Pierwszy oficer, Thomas Baddot, był
ponurym, milczącym człowiekiem o niezbyt przyjaznej twarzy. Najczęściej jadł w
ciszy i jako pierwszy opuszczał jadalnię. Bardzo subtelnie dawał im do
zrozumienia, że nie przepada za dziewczyną. Ale Aurea równie niechętnie
podchodziła do jego obecności, więc nie miała mu tego za złe.
Pułkownik Vincent nie zmienił jej
zdania, co do swojej dwulicowości. Gdyby nie przyjaźń i szacunek wobec
George’a, zapewne, wolałby ich wszystkich tam zabić niż układać się z Lucasem.

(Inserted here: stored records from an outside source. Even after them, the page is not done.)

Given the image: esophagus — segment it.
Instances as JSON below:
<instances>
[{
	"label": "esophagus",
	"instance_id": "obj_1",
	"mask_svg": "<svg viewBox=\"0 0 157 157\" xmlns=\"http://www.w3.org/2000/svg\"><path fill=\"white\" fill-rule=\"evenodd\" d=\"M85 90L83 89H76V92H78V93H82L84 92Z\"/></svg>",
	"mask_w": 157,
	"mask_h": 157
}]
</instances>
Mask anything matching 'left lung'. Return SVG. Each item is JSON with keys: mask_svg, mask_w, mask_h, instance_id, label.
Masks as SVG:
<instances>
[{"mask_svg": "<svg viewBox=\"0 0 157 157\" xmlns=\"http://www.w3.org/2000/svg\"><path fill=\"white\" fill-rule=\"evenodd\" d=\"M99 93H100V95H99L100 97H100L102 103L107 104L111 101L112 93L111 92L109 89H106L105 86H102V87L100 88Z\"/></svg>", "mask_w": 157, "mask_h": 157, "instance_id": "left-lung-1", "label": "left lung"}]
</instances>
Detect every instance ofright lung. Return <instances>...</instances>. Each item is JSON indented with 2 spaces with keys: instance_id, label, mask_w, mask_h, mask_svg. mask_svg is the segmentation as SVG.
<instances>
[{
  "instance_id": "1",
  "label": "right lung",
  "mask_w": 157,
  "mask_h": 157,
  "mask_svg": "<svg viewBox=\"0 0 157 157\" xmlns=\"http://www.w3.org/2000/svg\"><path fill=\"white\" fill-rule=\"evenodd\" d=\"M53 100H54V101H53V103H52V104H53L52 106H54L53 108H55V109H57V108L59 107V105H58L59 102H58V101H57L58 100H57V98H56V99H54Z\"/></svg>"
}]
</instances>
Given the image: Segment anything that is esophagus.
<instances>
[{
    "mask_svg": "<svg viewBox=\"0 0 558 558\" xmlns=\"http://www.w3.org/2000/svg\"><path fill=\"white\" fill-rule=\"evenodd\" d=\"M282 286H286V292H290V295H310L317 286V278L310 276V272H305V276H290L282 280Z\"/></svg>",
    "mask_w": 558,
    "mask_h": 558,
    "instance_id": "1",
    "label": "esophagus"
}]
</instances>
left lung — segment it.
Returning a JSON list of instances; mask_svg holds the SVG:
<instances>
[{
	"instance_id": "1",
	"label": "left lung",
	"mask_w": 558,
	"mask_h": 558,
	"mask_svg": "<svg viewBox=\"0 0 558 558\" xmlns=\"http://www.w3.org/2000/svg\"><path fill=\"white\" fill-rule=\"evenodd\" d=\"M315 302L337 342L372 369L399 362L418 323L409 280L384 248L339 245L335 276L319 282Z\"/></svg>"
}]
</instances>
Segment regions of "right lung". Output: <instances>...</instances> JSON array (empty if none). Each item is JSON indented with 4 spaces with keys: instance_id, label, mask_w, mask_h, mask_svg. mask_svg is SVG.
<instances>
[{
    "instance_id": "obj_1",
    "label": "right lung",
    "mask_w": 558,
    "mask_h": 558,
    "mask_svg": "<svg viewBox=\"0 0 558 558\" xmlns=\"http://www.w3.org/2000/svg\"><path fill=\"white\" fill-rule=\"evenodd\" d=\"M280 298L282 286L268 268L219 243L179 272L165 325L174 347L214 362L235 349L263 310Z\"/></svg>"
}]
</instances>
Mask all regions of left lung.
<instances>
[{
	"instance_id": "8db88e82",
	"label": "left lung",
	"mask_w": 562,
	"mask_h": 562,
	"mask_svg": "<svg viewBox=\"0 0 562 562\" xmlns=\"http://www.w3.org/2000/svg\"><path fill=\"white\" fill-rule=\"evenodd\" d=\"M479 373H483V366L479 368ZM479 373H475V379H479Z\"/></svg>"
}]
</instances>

Bardzo chętnie wypytywał ją o szlaki pirackie oraz ich kryjówki, ale twardo
powtarzała, że nic nie wie. Zamykali ją pod pokładem i rzadko kiedy rozmawiali
o tym w jej obecności.
Komandor, który przedstawił się
jako Rufus Script, był poczciwym i mężnym człowiekiem zbliżającym się wiekiem
do sześćdziesięciu wiosen. Jak zwykle uraczał ją uśmiechem i anegdotkami o
swoich młodzieńczych ekspedycjach, a ona ze szczerym zainteresowaniem
wsłuchiwała się w jego historie.
Więcej osób nie poznała osobiście,
co poniektórych kojarzyła z nawoływań oficera Baddota, ale nikt do niej się nie
zbliżał. Dlatego po śniadaniu, wymykała się do swojego pokoju, leżąc spokojnie
na łóżku i zastanawiając, co robić dalej. Nie planowała początkowo takiej
przygody jaką był powrót do pierwotnej rodziny. Czuła ciekawość na myśl o ojcu,
matce oraz podobno rodzeństwie, która posiadała. George jednakże ucinał szybko
rozmowy o jej familii, tłumacząc, że wszystkiego dowie się na miejscu.
Miejscem był port w Hartland, który
był celem ich rejsu, a przy okazji miejscem zamieszkania jej rodziny. Podobno
również miasteczko było rodzinnym domem samego George’a oraz komandora, który
lubił chwalić tamtejszy bar pod Kaczą Płetwą. Nie oczekiwał by ojciec bądź
matka chcieli ją tam zabrać, ale nie przerywała mężczyźnie podczas wzdychania
nad prawdziwym miodem pitnym oraz słodkim winem.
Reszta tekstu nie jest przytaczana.